Partager


Durant 6 jours, soit du 15 au 20 Septembre 2008, la salle de conférence du centre Aoua Keïta servira de cadre à une formation aux applications WEB 2.0 initiée par AFRIKLINKS et qui entre en droite ligne des objectifs assignés par cette structure, depuis sa création.

En plus de celle de la Mairie du District et des partenaires et bénéficiaires d’AFRIKLINKS, la cérémonie d’ouverture de cette formation s’est déroulée en présence de la présidente du Collectif des Femmes du Mali (COFEM), Mme Fomba Fatoumata Koné, et du représentant de la Coopération française, M. Claude Godard.

Ainsi, durant une semaine, 20 femmes du COFEM et de la Mairie du District, déjà familières des Nouvelles Technologies de l’Information et de la Communication (NTIC), auront la chance d’être plus efficaces dans la rédaction, la correction et l’échange de documents de leurs associations ou groupements respectifs.

La particularité des applications WEB 2.0 est une volonté de mettre l’utilisation au cœur du système et d’en faire un producteur de contenu.

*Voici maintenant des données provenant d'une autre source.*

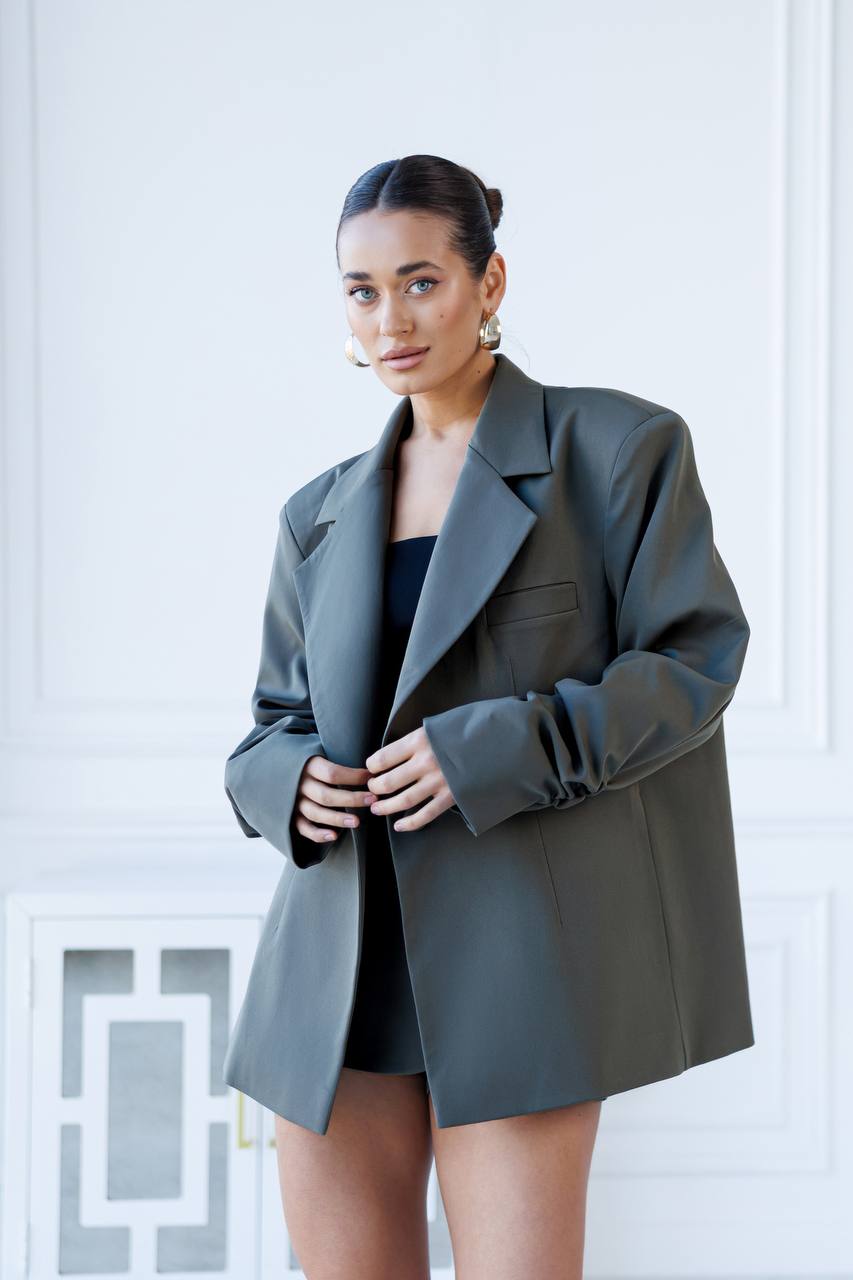 Woman wearing a gray blazer over a black top against a white background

Et il existe un nombre important d’applications WEB 2.0 disponibles en versions payantes et gratuites. Cette formation se veut donc pratique et sera axée sur l’utilisation de Mixter Wong et d’un compte Google qui font l’essentiel de ce qu’il faut pour des équipes de travail ou des groupes organisés. Les stagiaires apprendront également comment créer et animer un blog.

Selon Mme Aminata Maïga, présidente d’AFRIKLINKS et non moins organisatrice de cette formation, les Technologies de l’Information et de la Communication (TIC) et leurs usages sont en mutation permanente.

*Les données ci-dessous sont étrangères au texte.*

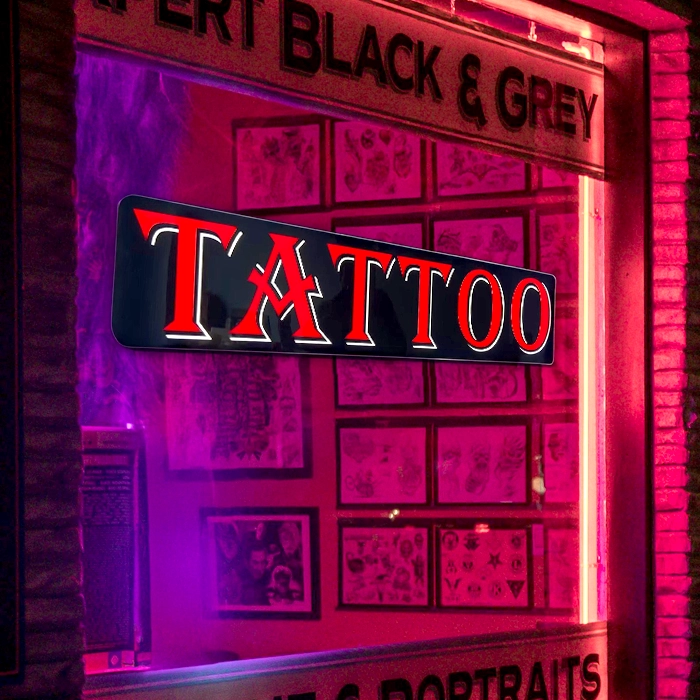 closeup Tattoo LED window sign brightly lit at night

Aujourd’hui, il existe des outils qui ont rendu l’utilisation de l’internet plus facile et plus efficace. Cette vague d’applications appelée WEB 2.0 regroupe un ensemble d’outils remplissant diverses fonctions qui ont pour objectif de créer des réseaux ou de renforcer ce qui existe déjà, afin de faciliter le travail collaboratif en temps réel ou en différé”, a-t-elle déclaré, tout en invitant les stagiaires à plus d’assiduité et d’abnégation pour qu’au sortir des 6 jours de formation, les femmes maîtrisnt les techniques et outils de collaboration en ligne.

Quant à la présidente du COFEM, Mme Fomba Fatoumata Koné, elle exprimera toute sa satisafction de voir ses militantes participer à une telle formation. “Les NTIC constituent l’une des préoccupations essentielles de notre mouvement. Le développement de toute activité du pays passe nécessairement par une maîtrise en informatique. Je dis merci à AFRIKLINKS de nous avoir donné cette chance. Et j’en profite pour demander aux participantes de bien suivre la formation”, a-t-elle déclaré.

Enfin le représentant de la Coopération française, M. Claude Godard, soulignera le rôle et la place des NTIC et de la femme dans le développement d’un pays. “Je suis ravi de voir cette formation en faveur des femmes, surtout quand on sait que les deux entités constituent la conjugaison pour le succès social et familial ”, a-t-il ajouté.

En organisant cette formation des femmes, AFRIKLINKS vient de combler le fossé numérique de genre. Car, ne dit-on pas qu’éduquer une femme, c’est éduquer toute une famille, voire toute une nation? Cette formation n’est, du reste, pas une première : il y avait eu une formation de 200 jeunes filles déscolarisées, à travers les télécentres communautaires, sans oublier la formation des formateurs.

Cette formation aux applications WEB 2.0 est la bienvenue, car la majeure partie des Maliens, plus particulièrement les femmes, sont au stade de la première génération. C’est à dire que le WEB 1.0 se limite, dans la plupart des cas, à une utilisation très limitée du courrier électronique. C’est dire donc qu’à l’issue des 6 jours de formation, les 20 femmes participantes verront leurs capacités renforcées.

Cette formation est le fruit d’un partenariat entre AFRIKLINKS, le Service de Coopération et d’Action Culturelle de la France, le COFEM et la Mairie du District de Bamako. La présidente d’AFRIKLINKS, Mme Aminata Maïga, a tenu à remercier la Coopération française pour le soutien financier et technique de toutes leurs activités.

“Je dis grand merci à la coopération française pour son soutien financier et technique pour l’accompagnement de nos activités de développement de capacité NTIC des Maliennes et Maliens, et spécialement, les responsables des télécentres du Nord et les femmes surtout”, a-t-elle ajouté.